The file format specification:

https://github.com/shundhammer/qdirstat/blob/master/doc/cache-file-format.txt

Adding another three fields is pretty trivial, of course. It would be a numeric (!) UID, GID, and octal permissions. I recall something about an UID <-> user name mapping service for NFS for environments where they may be different on different machines; that would be out of the question.

The file format already has a version number in its header, which helps to identify which parser to use. But QDirStat would need to retain backwards compatibility with the old file format; that makes the code a bit uglier.
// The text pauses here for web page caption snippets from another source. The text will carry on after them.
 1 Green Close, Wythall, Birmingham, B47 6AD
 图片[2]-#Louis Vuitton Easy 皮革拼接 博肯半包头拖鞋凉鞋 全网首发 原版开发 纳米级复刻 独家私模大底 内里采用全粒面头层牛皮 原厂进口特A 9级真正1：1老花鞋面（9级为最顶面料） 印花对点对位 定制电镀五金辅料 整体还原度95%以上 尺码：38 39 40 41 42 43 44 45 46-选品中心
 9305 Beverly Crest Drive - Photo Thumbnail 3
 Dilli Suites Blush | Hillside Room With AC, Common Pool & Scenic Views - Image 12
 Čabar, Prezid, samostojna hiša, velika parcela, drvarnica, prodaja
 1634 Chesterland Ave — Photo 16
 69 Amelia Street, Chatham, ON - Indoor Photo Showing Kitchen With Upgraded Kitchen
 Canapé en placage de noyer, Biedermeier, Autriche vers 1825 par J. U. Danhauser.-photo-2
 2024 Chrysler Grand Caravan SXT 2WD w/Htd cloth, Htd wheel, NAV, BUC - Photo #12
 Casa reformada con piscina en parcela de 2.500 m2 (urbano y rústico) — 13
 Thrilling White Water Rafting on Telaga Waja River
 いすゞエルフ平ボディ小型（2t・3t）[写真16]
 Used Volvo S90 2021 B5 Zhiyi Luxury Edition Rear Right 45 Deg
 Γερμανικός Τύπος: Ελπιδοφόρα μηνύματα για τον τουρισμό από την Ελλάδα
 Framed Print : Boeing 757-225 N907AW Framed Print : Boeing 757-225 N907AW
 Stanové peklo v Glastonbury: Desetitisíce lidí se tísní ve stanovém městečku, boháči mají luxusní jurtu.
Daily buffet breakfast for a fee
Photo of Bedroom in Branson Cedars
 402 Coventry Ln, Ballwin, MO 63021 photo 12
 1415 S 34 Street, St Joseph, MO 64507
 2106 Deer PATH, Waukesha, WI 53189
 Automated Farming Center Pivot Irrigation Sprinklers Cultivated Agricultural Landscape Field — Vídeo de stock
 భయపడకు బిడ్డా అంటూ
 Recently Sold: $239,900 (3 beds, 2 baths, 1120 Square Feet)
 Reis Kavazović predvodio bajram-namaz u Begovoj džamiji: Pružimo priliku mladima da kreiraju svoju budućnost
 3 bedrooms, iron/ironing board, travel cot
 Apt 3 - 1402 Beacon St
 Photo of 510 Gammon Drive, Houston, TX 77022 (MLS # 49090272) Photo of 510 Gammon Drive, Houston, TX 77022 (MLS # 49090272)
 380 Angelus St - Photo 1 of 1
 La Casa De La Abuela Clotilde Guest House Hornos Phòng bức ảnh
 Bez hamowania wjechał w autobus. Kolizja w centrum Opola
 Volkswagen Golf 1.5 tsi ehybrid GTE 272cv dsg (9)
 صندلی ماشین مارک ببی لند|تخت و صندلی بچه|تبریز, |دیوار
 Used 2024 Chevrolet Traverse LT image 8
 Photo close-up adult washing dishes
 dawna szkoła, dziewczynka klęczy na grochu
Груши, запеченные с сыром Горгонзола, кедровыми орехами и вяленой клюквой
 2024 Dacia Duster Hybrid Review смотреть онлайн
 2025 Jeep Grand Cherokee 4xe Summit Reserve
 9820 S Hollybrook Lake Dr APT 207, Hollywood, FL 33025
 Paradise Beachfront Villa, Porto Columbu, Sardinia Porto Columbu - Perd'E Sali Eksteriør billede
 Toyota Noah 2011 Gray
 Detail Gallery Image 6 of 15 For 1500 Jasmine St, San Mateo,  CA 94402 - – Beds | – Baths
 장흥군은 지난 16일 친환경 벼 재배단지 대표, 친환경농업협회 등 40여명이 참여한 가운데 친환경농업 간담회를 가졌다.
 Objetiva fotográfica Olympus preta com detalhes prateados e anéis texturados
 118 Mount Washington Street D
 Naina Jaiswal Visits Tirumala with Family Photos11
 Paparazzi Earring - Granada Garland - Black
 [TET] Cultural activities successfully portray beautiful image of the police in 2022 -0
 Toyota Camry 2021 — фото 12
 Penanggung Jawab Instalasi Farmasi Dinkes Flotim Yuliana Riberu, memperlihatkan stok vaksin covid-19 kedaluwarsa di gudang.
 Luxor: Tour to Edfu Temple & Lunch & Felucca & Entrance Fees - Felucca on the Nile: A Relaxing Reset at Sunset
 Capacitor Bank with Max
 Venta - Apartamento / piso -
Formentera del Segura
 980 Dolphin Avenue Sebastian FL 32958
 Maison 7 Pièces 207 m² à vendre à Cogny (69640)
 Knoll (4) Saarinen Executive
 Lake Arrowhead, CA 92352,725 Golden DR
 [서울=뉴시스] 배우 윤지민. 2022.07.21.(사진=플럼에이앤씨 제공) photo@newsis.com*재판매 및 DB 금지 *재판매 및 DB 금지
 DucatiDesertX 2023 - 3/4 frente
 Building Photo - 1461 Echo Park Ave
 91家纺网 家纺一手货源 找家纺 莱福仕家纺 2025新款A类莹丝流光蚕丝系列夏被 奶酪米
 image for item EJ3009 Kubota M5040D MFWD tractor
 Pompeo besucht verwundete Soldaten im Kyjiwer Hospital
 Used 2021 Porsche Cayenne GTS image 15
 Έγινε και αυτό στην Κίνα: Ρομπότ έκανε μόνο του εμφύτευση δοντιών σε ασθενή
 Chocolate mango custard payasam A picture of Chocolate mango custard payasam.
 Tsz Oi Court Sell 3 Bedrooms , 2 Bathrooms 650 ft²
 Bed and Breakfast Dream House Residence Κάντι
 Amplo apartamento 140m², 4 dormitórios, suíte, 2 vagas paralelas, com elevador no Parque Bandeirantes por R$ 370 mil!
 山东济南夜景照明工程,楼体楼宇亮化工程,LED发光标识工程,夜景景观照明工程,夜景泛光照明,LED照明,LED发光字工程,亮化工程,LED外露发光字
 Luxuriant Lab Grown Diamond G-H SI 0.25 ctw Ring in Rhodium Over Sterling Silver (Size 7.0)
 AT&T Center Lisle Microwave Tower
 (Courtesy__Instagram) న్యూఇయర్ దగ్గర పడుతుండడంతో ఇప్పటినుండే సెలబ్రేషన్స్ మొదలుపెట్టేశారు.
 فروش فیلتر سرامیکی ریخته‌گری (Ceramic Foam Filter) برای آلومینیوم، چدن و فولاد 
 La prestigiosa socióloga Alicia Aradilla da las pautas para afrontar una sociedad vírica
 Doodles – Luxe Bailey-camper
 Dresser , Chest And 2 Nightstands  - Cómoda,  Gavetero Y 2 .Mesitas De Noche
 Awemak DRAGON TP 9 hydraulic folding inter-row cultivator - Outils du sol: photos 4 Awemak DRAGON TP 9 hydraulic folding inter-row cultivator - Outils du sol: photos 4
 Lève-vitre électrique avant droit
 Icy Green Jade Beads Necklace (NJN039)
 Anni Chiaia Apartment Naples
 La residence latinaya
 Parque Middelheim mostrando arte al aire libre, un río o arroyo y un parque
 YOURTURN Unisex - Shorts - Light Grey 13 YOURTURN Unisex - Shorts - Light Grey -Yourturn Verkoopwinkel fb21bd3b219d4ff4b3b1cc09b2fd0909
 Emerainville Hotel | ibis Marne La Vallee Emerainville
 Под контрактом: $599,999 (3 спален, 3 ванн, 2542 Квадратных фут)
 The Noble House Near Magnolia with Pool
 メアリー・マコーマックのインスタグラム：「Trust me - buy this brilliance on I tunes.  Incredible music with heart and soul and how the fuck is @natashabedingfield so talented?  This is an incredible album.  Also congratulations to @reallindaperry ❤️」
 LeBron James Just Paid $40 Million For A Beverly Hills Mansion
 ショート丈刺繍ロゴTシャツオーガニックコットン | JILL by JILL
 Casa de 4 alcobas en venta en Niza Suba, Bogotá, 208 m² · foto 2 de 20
Stefan Hundhammer · Answer 3 · Fri Mar 01 2024 05:30:56 GMT+0800 (China Standard Time)

Writing UID, GID and permissions works now in the Perl qdirstat-cache-writer, and the QDirStat binary can read them. Please ~~check out and build the huha-cache-uid branch and~~ do some initial testing.

~~Writing the new format with the QDirStat built-in cache writer will come tomorrow.~~ Done.

Docs for the new file format here. The format has also become a bit prettier and easier to read for humans.

qdirstat-cache-writer now also has two new command line options to enforce the old format V1.0 with -1, and the new format V2.0 with -2 (for completeness; it's the new default).

Stefan Hundhammer · Answer 4 · Fri Mar 01 2024 21:21:30 GMT+0800 (China Standard Time)

This is now merged to master.

Jon Jackson · Answer 5 · Sat Mar 02 2024 05:21:49 GMT+0800 (China Standard Time)

Thanks for adding these options, it will be extremely helpful. The new options -1 and -2 for qdirstat-cache-writer work perfectly. There seems to be an issue with -l though. When read into QDirStat gui, there are spurious files with names that are 3 or 4 digit numbers and size of 1.8GB

Tested with QDirStat 1.9.01-git

Stefan Hundhammer · Answer 6 · Sat Mar 02 2024 07:28:58 GMT+0800 (China Standard Time)

Oops... that was a missing whitespace delimiter in that long format between the type and the name/full path; so both were conflated into what appeared to be one single field like F/foo/bar/myfile, and the subsequent fields on that line all moved up one position.

This is now fixed.

Stefan Hundhammer · Answer 7 · Sat Mar 02 2024 07:32:10 GMT+0800 (China Standard Time)

BTW you can easily look into a cache file, even if it's gzipped: Just use zless, zcat or zgrep. You don't even need to gunzip it.

Stefan Hundhammer · Answer 8 · Sat Mar 02 2024 07:40:09 GMT+0800 (China Standard Time)

Fun fact: That whole thing moved the fields of the affected lines one position up, so some other was interpreted as the size; and time_t of today is around 0x65e1d6ff (seconds since 1970-01-01 00:00) which translates to just about 1.6 GB. :-)

Jon Jackson · Answer 9 · Tue Mar 05 2024 06:20:19 GMT+0800 (China Standard Time)

I was wondering how the fields ended up mapped... Thanks for the fix.

This doesn't affect functionality at all but while testing I noticed that the cache file itself gets listed in the cache with a size of 257 bytes, i.e. the size while it's still being written to. Could be a cosmetic improvement to exclude the cache file from listing

Stefan Hundhammer · Answer 10 · Tue Mar 05 2024 08:22:05 GMT+0800 (China Standard Time)

Well, it's there in that directory, so of course it will be listed. And yes, of course this is just a snapshot in time, and a moment later the size may be different; like with all files on a modern OS.